Scene 7. Wall Street makes an un-American bet on 'disaster capitalism'
Today as you ponder buying some Goldman stock, remember, you're really betting that "disaster capitalism" is back, strong, tightening its stranglehold on Washington and on the American taxpayers, who will guarantee all Wall Street's future failures. Yes, this is un-American, but so what?
The "Goldman Conspiracy" is still probably a good short-term buy ... if you're interested in betting on America's new "democracy of capitalists, by capitalists, and for capitalists," with "The Conspiracy" leading the joint chiefs of this new mercenary army ... and it only took six short months for their "Quiet Coup!"
Scene 8. Banks recycle TARP money, pump earnings, cheat America
Here's how it worked: The Hammer conned a clueless Congress, then shelled out $350 billion of our taxpayer money (Helicopter Ben Bernanke helped by upping the ante with a couple trillion side-bet), buying toxic debt to save his ol' Wall Street buddies. They stopped lending and used the dough to doctor their balance sheets.
So no surprise that Goldman, Wells Fargo and J.P. Morgan Chase are now reporting "blockbuster" first-quarter earnings, says the New York Times, while just months ago "many of the nation's biggest banks were on life support."
Get it? They screwed taxpayers and borrowers so they can repay TARP with (you guessed it) our recycled TARP money. Now it's back to business-as-usual, with no restrictions on CEO pay and bonuses ... no thank-yous ... no admissions of guilt ... while some even arrogantly deny that they ever needed TARP money.
Scene 9. Wall Street's already set the stage for new disaster
Right after the election in November, at the peak of the banking crisis, when Hank, Goldman and the Wall Street mercenary armies were divvying up the $350 billion TARP money, we detailed 30 reasons for the "Great Depression II" likely coming around 2011. We quoted John Whitehead, former Goldman Sachs chairman, former chairman of the New York Fed, former Reagan deputy secretary of state. He warned America's problems will take years, burn trillions, result in massive deficits:
"This is a road to disaster," he said. "I've always been a positive person and optimistic, but I don't see a solution here." He did see a depression at the end of that road, one you can call the "Great Depression II."
Scene 10. Obama turned 'The Goldman Conspiracy' into a superpower
Do you see the parallels: Jack and Starkwood, Hank and Goldman? Jack's a great mythic hero. We need to believe a hero will defend the little guy, stand between us and total annihilation. But Jack Bauer's "dead." Yes, dead. Jack's not real. Never was "alive." Jack's a fiction, a figment of Main Street America's vivid imagination, the symbol of "hope" for a populist revolution. Hope that Jack, Barack or some other new hero will emerge, take power back from Wall Street and return it to the people.
Unfortunately that won't happen, folks. Yes, on TV Jack will come back from near-death, again. But in real life, Hank, Goldman and Wall Street's mercenaries are winning the war. Read and weep Portfolio's chilling finale: "Obama's victory and Geithner's appointment are the completion of Goldman's meticulously crafted plan to become a superpower. The firm now has the clout to impose its will on the financial markets, and the world."
GOP or Dems?
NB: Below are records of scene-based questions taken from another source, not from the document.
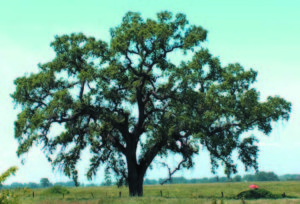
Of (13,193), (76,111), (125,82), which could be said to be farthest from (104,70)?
(13,193)

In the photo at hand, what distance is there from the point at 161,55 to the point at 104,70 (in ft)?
19.1

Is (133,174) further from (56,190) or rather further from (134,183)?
(56,190)

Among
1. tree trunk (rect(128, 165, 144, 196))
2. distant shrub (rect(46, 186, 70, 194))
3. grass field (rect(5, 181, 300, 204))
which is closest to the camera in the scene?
grass field (rect(5, 181, 300, 204))

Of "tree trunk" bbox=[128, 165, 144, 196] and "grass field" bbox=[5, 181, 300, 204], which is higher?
"tree trunk" bbox=[128, 165, 144, 196]

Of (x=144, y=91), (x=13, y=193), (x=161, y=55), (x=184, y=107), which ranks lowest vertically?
(x=13, y=193)

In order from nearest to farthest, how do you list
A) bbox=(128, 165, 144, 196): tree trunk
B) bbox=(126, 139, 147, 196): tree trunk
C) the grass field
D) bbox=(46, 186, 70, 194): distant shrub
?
the grass field < bbox=(128, 165, 144, 196): tree trunk < bbox=(126, 139, 147, 196): tree trunk < bbox=(46, 186, 70, 194): distant shrub

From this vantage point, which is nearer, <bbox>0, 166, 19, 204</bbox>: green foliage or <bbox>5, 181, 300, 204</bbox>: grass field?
<bbox>0, 166, 19, 204</bbox>: green foliage

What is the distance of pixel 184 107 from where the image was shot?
37219mm

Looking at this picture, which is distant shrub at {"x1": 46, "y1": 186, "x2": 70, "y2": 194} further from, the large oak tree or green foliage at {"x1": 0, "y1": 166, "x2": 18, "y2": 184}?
green foliage at {"x1": 0, "y1": 166, "x2": 18, "y2": 184}

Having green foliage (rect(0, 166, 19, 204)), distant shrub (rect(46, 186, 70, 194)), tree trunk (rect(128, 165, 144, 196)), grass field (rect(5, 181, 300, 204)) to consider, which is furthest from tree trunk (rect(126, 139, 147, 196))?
green foliage (rect(0, 166, 19, 204))

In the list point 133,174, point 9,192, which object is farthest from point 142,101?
point 9,192

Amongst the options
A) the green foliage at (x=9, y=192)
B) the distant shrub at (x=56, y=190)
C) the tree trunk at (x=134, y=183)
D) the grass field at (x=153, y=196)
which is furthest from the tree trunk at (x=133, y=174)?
the green foliage at (x=9, y=192)

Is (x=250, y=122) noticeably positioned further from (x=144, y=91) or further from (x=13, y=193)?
(x=13, y=193)

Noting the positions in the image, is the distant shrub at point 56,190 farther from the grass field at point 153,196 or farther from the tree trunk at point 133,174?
the tree trunk at point 133,174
Conservatives or liberals? It doesn't matter. We'll all controlled by "The Conspiracy." So why not surrender, let them have the power? The truth is, through their lobbyists and surrogates in Washington, they already rule America. Surrender is a mere formality.
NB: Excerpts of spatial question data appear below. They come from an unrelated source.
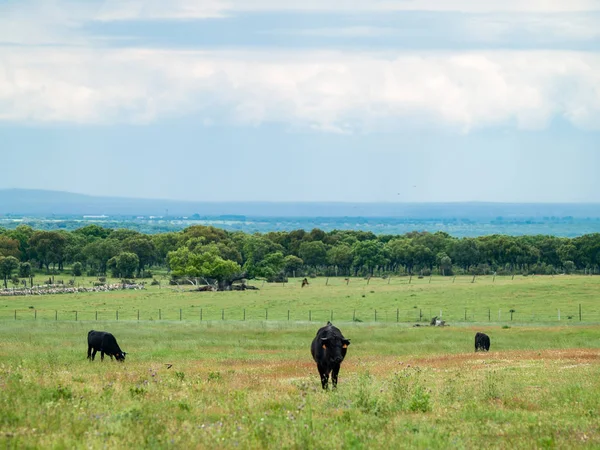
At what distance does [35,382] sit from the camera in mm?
20656

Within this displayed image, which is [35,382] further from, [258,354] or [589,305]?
[589,305]

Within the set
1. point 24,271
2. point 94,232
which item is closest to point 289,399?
point 24,271

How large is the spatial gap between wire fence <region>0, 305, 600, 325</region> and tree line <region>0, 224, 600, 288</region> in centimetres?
5359

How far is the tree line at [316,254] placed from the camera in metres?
141

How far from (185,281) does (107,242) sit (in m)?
30.6

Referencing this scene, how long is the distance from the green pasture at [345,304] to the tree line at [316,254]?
37.2 meters

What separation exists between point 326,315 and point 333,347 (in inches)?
2006

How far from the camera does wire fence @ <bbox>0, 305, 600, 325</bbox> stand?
69.0 m

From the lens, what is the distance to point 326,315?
2928 inches

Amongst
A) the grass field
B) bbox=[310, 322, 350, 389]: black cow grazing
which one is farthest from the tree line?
bbox=[310, 322, 350, 389]: black cow grazing

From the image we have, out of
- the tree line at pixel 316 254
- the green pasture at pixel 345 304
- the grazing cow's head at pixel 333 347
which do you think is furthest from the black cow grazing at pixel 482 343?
the tree line at pixel 316 254

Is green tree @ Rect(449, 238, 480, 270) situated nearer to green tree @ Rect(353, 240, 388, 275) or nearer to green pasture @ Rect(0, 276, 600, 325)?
green tree @ Rect(353, 240, 388, 275)

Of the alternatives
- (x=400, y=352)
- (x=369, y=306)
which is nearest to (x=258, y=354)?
(x=400, y=352)

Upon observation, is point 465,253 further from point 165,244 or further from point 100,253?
point 100,253
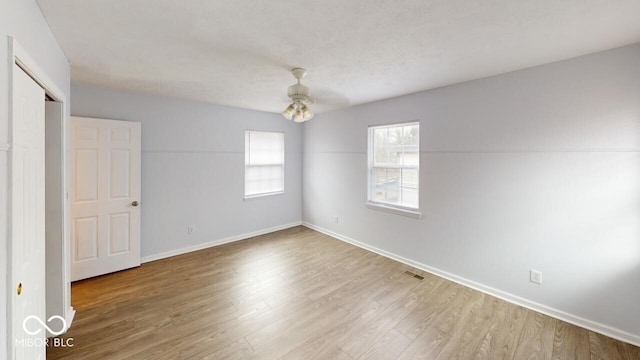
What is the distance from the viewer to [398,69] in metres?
2.65

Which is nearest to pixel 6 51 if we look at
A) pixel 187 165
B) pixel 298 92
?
pixel 298 92

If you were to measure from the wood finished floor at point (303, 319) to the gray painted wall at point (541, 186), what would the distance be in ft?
1.05

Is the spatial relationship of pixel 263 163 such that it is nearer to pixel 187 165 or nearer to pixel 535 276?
pixel 187 165

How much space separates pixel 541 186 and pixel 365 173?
2296mm

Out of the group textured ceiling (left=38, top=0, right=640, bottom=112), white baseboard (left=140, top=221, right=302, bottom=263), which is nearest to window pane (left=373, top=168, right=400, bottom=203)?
Answer: textured ceiling (left=38, top=0, right=640, bottom=112)

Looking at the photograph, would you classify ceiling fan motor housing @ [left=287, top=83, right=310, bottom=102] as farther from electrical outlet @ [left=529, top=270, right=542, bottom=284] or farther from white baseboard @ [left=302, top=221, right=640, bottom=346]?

Accept reality. Hold them accountable later. After the next crisis. After the next meltdown of disaster capitalism -- if there's anything left after the "Great Depression II" sweeps like a pandemic across the planet, consuming all economies, for a long time. But for now, Goldman and other banks may well be short-term buys. Just be ready to dump them in the near future ... a scenario that will be here sooner than you think.